* [WORK REQUIRED]: Copy word for word the stretch of the forum post on the American states from "Quote from: VtaGeezer" through "notion of sovereignty.".

* [PAGE TEXT]:
========================================================================
Quote from: VtaGeezer on November 09, 2015, 12:38:09 PM
To the basic question; yes and more.  The system has become separated from reality and from the people. Our shoelaces are tied together by an irrational fixation on a political entity created by 17th Century Euro monarchs, an 18th century social order, and 19th Century political/financial deals; the American "state".  We began with a reasonable thirteen but somehow ended up with ungovernable fifty, and had one devastating Civil War based on some exercising an anachronistic notion of sovereignty.
========================================================================
Records taken from a dataset
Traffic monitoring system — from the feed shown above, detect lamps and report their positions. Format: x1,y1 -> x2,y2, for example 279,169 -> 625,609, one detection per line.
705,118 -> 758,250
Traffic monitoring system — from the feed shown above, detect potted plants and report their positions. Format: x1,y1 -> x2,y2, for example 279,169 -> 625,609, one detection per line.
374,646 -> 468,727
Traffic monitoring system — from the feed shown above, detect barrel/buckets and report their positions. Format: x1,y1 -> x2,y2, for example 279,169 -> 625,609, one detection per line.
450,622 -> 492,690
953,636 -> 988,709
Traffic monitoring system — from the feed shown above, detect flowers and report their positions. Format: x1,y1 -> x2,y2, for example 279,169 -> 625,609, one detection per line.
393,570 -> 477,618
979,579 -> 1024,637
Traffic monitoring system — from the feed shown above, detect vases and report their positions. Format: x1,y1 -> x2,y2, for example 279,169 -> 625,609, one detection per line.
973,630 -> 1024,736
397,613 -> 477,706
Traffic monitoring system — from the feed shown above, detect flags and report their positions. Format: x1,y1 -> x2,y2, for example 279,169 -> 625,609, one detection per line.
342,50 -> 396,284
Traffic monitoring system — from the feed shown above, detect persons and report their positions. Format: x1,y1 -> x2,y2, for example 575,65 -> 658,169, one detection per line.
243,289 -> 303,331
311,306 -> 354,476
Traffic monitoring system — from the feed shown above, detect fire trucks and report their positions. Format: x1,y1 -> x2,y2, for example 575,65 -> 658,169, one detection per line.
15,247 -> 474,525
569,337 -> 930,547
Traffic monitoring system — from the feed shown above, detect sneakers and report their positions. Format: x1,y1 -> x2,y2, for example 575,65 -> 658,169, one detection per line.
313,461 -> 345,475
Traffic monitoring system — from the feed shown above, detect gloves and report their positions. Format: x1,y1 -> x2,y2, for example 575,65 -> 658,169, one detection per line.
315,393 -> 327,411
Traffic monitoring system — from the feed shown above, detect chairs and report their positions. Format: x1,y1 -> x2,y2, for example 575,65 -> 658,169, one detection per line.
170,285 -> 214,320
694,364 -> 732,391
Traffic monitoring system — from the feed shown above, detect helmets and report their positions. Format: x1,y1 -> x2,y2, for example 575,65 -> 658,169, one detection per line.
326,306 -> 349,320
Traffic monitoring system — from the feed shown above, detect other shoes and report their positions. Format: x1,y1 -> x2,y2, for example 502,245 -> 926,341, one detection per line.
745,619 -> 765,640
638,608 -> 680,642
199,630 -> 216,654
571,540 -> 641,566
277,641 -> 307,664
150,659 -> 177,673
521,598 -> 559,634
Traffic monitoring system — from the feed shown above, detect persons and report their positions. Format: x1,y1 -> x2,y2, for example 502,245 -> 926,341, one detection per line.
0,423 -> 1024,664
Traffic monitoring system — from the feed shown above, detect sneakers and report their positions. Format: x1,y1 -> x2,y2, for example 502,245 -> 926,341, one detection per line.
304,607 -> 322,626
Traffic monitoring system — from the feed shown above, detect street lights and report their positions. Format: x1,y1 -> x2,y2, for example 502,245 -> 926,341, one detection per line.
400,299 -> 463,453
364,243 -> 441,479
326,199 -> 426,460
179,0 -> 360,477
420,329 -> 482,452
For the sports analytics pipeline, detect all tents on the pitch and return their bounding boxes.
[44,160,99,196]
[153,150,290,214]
========================================================================
* [SOLUTION FOR THIS TASK]:
Quote from: VtaGeezer on November 09, 2015, 12:38:09 PM
To the basic question; yes and more.  The system has become separated from reality and from the people. Our shoelaces are tied together by an irrational fixation on a political entity created by 17th Century Euro monarchs, an 18th century social order, and 19th Century political/financial deals; the American "state".  We began with a reasonable thirteen but somehow ended up with ungovernable fifty, and had one devastating Civil War based on some exercising an anachronistic notion of sovereignty.